Your message dated Wed, 17 May 2023 22:25:09 +0000
with message-id <[email protected]>
and subject line unblock krb5
has caused the Debian Bug report #1036234,
regarding unblock: krb5/1.20.1-2
to be marked as done.
This means that you claim that the problem has been dealt with.
If this is not the case it is now your responsibility to reopen the
Bug report if necessary, and/or fix the problem forthwith.

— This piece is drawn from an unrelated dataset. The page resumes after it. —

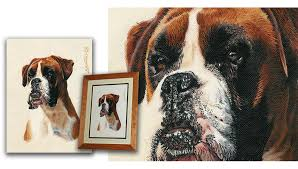 boxer dog yorkshire dog portraits in pastel pencil u0026 oils by andrew howard u0027s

(NB: If you are a system administrator and have no idea what this
message is talking about, this may indicate a serious mail system
misconfiguration somewhere. Please contact [email protected]
immediately.)
--
1036234: https://bugs.debian.org/cgi-bin/bugreport.cgi?bug=1036234
Debian Bug Tracking System
Contact [email protected] with problems
--- Begin Message ---
Package: release.debian.org
Severity: normal
User: [email protected]
Usertags: unblock
X-Debbugs-Cc: [email protected]
Control: affects -1 + src:krb5
Please unblock package krb5
[ Reason ]
My fix for 1020424 was incomplete.
Even with that fix applied, you can end up installing the new crypto library
with the old libkrb5support.
Unfortunately because of some internal changes that can cause segfaults.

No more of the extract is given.